I too stopped watching it because of their deliberate bias and woefully inaccurate reporting of the free and open source community output. They have a distinct lack of respect for free software which shows in their reporting.
In listening and giving feedback at least the BBC knows there are a few more of us out there who are watching. If I didnt watch it then they would never get the feedback and information telling them there is a problem in their reporting bias.
Hence the post.
I never watched it, because most of what’s on TV today is crap. But I heard about it at the last LUG meeting 😉
I agree with the general tenor of the BBC report. I might have written something very similar and there should be no axes here.

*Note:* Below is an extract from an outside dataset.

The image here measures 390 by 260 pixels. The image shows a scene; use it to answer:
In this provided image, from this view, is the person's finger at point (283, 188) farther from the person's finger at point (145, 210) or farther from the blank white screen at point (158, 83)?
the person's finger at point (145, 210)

I run my business on Linux servers. I’ve wanted to run my desktops on Linux too. Every year I try. Every year I go back to Windows. Different but decreasing reasons. But then came Vista and it was easier to move from XPP to Kubuntu then to the MS flagship.
That’s for me, a lifetime in computing and 25 years on desktop PCs. Do I think (K)Ubuntu 7.04 ready for Joe Public?
Nearly, its almost there. But there is still a gap. To deny it is a threat to Ubuntu itself. The last steps can be the most difficult of all. Yes some grannies can get it working without hassle. But it is not sufficiently bullet proof and jargon free to not create disaster. Disaster is, for instance, not booting after installation or failing in the upgrade process. I saw both those on 7.04 installation upgrade and on kit without Ubuntu issues. Trivial for me to fix – but if a fresh user has to hear about Grub then you don’t have a marketable product.
In business I was taught to always treat a complaint as a gift. It is a free information on why the customer doesn’t like your product. Listen, understand and don’t shoot the messenger.